O radar planetário do Observatório de Arecibo eliminou, em abril de 2010, o risco de uma colisão dos asteroide 2005 YU55 com a Terra pelos próximos 100 anos, o que levou à retirada do astro da relação de objetos perigosos da Nasa. O asteroide foi observado por Arecibo, em Porto Rico, enquanto estava a 2,4 milhões de quilômetros da Terra, ou seis vezes a distância que nos separa da Lua, informa Michael Nolan, diretor do observatório.

As antenas do centro de vigilância do espaço profundo da Nasa situado em Goldstone, na Califórnia, vigiam desde sexta-feira, 4, a trajetória do asteroide, que, segundo os especialistas, está bem definida. O potente radar do observatório de Arecibo se une à equipe de vigilância neista terça, quando se estima que o asteroide chegue ao ponto mais próximo da Terra.

Os cientistas já advertiram que a influência gravitacional do asteroide não terá nenhum efeito detectável na Terra, como marés ou movimentos nas placas tectônicas. Embora este asteroide costume realizar uma trajetória que o faz se aproximar periodicamente da Terra, bem como de Vênus e Marte, o encontro deste ano será o mais próximo dos últimos 200 anos.

 

Pesquisa. Os pesquisadores aproveitarão a oportunidade de aproximação do asteroide, que só é comparável ao que ocorrerá em 2028, quando o asteroide 2001 WN5 deverá chegar ainda mais perto da Terra, para estudar a superfície do 2005 YU55. A passagem do corpo celeste tão próximo assim é relativamente comum, acontece mais ou menos a cada 25 anos. O que torna esta passagem importante é que agora os pesquisadores possuem instrumentos para estudá-los apropriadamente.

 

Em 2010, Mark Nolan e sua equipe do Observatório de Arecibo conseguiram reproduzir imagens do asteroide enquanto ele estava a 2,3 milhões de quilômetros da Terra. As imagens mostraram que sua forma é quase esférica e viaja lentamente, com um período de rotação de aproximadamente 18 horas. Quando ele passar próximo ao planeta em 8 novembro deste ano, estará sete vezes mais próximo, o que possibilitará melhores imagens para os cientistas, que utilizarão o radar Goldstone para isso. Espera-se uma resolução de imagem de 4 metros por pixel. A expectativa pela qualidade da imagem é tão grande, que os cientistas esperam poder estudar a composição mineral do asteroide, que faz parte do tipo C, os possíveis representantes dos materiais primordiais que formaram nosso sistema solar.
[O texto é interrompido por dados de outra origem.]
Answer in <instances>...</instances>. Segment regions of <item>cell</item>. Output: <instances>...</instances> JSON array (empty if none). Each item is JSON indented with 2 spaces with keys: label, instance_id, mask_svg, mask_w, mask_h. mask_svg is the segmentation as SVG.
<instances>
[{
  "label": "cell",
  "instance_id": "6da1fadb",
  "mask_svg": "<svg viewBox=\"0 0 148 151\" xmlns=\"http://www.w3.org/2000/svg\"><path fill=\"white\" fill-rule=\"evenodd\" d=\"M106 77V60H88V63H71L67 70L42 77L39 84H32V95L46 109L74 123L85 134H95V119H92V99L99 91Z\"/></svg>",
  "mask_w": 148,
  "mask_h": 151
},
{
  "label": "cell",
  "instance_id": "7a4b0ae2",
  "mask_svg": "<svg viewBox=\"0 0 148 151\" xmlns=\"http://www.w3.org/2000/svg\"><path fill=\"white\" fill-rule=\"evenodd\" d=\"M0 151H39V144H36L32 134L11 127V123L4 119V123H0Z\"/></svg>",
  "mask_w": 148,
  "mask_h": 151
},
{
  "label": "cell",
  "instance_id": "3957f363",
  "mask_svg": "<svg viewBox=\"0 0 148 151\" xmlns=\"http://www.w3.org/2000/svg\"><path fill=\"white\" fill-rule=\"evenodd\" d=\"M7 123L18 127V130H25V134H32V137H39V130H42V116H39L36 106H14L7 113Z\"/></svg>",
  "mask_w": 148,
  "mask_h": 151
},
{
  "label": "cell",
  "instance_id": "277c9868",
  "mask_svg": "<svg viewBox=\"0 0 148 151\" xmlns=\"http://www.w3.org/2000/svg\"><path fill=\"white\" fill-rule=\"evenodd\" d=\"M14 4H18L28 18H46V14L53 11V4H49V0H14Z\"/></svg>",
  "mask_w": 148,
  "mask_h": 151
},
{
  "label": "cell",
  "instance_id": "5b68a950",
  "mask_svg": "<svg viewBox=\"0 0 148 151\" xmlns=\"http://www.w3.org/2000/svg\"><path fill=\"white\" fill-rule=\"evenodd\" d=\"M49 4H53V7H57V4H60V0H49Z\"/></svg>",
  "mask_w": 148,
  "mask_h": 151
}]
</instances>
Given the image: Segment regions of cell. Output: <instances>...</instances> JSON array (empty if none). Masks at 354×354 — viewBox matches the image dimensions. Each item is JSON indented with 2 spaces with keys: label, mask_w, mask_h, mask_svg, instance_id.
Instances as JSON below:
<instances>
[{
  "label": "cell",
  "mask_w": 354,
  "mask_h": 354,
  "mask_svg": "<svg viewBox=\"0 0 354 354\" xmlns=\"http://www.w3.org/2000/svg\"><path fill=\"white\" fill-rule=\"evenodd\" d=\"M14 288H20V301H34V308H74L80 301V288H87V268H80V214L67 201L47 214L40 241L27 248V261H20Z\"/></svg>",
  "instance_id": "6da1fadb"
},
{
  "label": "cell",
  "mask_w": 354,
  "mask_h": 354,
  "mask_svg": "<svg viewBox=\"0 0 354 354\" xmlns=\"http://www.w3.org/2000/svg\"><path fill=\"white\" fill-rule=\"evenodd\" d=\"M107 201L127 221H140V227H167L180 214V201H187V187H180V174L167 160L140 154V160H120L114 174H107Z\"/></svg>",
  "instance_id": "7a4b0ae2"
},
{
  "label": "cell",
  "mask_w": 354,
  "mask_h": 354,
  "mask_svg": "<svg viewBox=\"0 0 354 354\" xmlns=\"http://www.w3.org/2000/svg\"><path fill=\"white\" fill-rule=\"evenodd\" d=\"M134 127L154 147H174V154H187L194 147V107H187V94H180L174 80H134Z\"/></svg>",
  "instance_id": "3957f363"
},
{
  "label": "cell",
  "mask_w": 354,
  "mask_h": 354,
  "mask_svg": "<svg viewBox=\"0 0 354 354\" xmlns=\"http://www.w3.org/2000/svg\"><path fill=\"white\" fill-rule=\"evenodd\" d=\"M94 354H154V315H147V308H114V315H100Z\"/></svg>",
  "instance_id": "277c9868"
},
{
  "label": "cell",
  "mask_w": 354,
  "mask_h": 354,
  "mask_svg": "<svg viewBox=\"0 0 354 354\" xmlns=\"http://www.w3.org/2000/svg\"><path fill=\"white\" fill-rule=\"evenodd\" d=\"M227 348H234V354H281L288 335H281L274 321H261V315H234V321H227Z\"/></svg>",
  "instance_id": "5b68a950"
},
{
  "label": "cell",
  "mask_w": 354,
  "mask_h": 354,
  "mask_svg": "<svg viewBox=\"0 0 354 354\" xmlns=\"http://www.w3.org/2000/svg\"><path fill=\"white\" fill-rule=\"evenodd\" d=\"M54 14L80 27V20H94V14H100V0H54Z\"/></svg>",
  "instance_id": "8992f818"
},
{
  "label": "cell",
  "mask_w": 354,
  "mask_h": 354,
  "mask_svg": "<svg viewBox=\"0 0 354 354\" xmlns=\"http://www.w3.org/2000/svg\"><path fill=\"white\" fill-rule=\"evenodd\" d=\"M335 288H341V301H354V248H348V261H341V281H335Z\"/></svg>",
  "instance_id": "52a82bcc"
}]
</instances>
Os astrônomos indicam que a última vez que uma rocha espacial deste tamanho se aproximou tanto da Terra foi em 1976 e que a próxima aproximação conhecida de um asteroide com tais dimensões será no ano 2028.

A Nasa detecta e rastreia habitualmente os asteroides e cometas que passam perto da Terra usando telescópios terrestres e espaciais com seu programa Observação de Objetos Próximos à Terra, apelidado de Spaceguard, para detectar se algum pode ser potencialmente perigoso ao planeta.